Chase turned to look at her. “So you were held at gunpoint to work for them?”
“I did it because I thought I didn’t have options. I was wrong, and if I could take it all back, I would. Trust me, no one feels shittier about my past than I do, so let it fucking rest.” Jack pushed past Chase and into the crowd around the dance floor.
It was hard to see much of anything this close with all the bodies pressed up against each other, so Chase sought a better vantage point. She tapped Jack on the shoulder and pointed at the narrow gallery above. Jack nodded and followed. They both let out a sigh of relief once on the quiet balcony.
“I’m getting too old for this shit.” Jack took another sip of beer.
“What was your vice of choice?” Chase was curious because she knew there had to be something. “Before, of course, you found… love?”
“And my time machine works. We’re back in 1989 and you still can’t handle that word,” Jack said.
“Only now it’s practically a Pavlovian reaction.”
Jack smiled. “Can you at least try for an inward cringe?”
“And hide the cynic in me? Never.”
“Is it because cynicism is still the only thing sustaining you?”

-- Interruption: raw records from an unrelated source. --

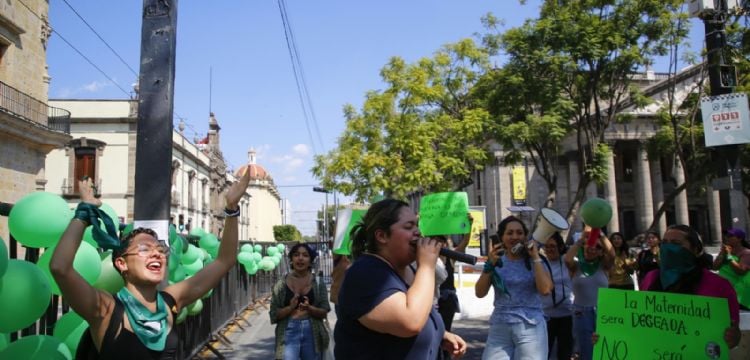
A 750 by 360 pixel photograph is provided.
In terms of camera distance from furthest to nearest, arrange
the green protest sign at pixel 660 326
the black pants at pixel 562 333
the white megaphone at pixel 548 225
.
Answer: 1. the black pants at pixel 562 333
2. the white megaphone at pixel 548 225
3. the green protest sign at pixel 660 326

“That, and PEZ,” Chase said.
Jack smiled. “I figured. I found your Spider-Man one in the glove compartment. Empty. They should have thrown you in rehab years ago.”
“I make no apologies or excuses for my addiction. PEZ may even be what led me to discover my preference in temporary companions.” Chase tried to sound serious.
“I can’t wait to hear this one.”
“Look at the similarities. Both can be bought, variety in faces, they’re sure to p
lease, and most importantly, both are disposable.”
Jack rolled her eyes. “Screw rehab. You need a shrink.”
“Been there, done that, then did her.”
“And you even managed to pay for it by the hour.”
Chase laughed. “I always get my money’s worth. But she did help me discover one thing about myself.”
“Is this going to get graphic?”
“My skin doesn’t react well to polyester carpeting.”
Jack laughed, nearly choking on her beer. “What an insightful moment for you. I’m all goose bumps.”
Chase checked her watch. One twenty. Where was Amber? Two minutes later, she spotted their target amidst the crush of people at the edge of the dance floor. “Four o’clock.”
Jack immediately followed her gaze. “About time.”
The crowd around Amber thinned enough for them to get a better look. “She’s…h…h…ho…” Chase stuttered. Amber certainly knew how to dress to show off her exquisite hourglass figure and long legs to best advantage. Her top was corset-like, exposing the ivory skin of her shoulders and arms while hugging her high, perfect breasts and the flat plane of her abdomen. A strip of black silk along the top and bottom outlined the white designer garment, and a matching ebony ribbon laced up the back. Black Dolce & Gabbana jeans—tight, and low-cut—accentuated Amber’s firm ass and the curve of her hips, and designer heels gave her a statuesque presence. She wouldn’t have looked out of place on any New York runway.
When the call girl turned toward them, Chase inhaled sharply. Amber’s medium-brown hair, cut to her shoulders, shone with brilliant golden highlights and was layered to frame a perfectly balanced oval face. Her long neck and classically delicate features reminded her of a young Grace Kelly, but Amber’s ready smile and easy laugh added an enticing approachability to her cool elegance. She was nothing at all what Chase expected.